File system performance and crash recovery
this lecture
tocttou
crash recovery for xv6
logging / ext3
time-of-check-to-time-of-use-bugs
when I was in college there was no mkdir() system call. here's
the source for /bin/mkdir (from v7 unix):
if ((mknod(d, 040777, 0)) < 0) {
fprintf(stderr,"mkdir: cannot make directory %s\n", d);
++Errors;
return;
}
chown(d, getuid(), getgid());
mkdir was setuid to root -- it ran as root even if started by
an ordinary user, since mknod() is a privileged call.
what's the problem?
how to exploit it?
cd /tmp
mkdir foo && ./exploit
exploit waits for foo to appear, then removes it,
substitutes a link to e.g. /etc/passwd
unix used to be full of such bugs. e.g. mail delivery command
appended to /usr/spool/mail/rtm, running as root:
stat(/usr/spool/mail/rtm)
if owned by rtm
open and write
how do people fix tocttou bugs?
atomic mkdir() call
f-calls:
fd = open(file)
fstat(fd)
if(ok)
fchown(fd)
don't run as root: structure s/w to drop privileges when possible
e.g. setuid(rtm) before delivering mail
what is crash recovery?
crash = kernel panic, power failure, fixable h/w failure
assume fail-stop: no wild writes to disk
assume disk content preserved, except maybe last write incomplete
goal: after reboot, recover to a correct state
crash recovery is hard because some syscalls involve multiple writes
example: mark block as not-free, add block # to inode
in that order, crash causes missing free blocks
in the other order, crash leaves a free block in a file
soon, two files will share a block!
example: mkdir allocates inode, make dirent in parent, then adds .
and ..
crash may leave new dir without its . and ..

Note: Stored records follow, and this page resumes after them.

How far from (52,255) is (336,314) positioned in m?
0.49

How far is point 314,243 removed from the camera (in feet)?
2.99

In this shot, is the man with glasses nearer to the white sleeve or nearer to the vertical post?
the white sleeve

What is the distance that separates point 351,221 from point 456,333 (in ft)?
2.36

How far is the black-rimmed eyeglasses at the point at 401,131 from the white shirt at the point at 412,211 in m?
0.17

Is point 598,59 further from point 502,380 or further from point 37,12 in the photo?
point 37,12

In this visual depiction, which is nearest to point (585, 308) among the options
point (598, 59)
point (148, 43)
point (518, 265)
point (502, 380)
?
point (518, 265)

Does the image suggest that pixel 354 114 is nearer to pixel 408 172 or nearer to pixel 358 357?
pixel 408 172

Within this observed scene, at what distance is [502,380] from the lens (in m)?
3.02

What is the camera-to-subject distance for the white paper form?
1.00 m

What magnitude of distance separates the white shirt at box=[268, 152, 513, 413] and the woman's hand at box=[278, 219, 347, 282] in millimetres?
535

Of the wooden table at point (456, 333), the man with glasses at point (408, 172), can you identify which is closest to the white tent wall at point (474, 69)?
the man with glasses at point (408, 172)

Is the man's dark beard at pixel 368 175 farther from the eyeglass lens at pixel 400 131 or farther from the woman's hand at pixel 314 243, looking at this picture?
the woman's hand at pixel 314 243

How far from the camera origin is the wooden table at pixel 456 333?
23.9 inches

we'll discuss two approaches:
synchronous meta-data update + fsck (xv6 + imaginary fsck)
logging (linux ext3)
what can we say about an xv6 FS after a crash?
xv6 strategy: carefully order disk writes to avoid dangling refs
1. initialize a new inode before creating dirent
2. delete dirent before marking inode free
3. mark block in-use before adding it to inode addrs[]
4. remove block from addrs[] before marking free (oops)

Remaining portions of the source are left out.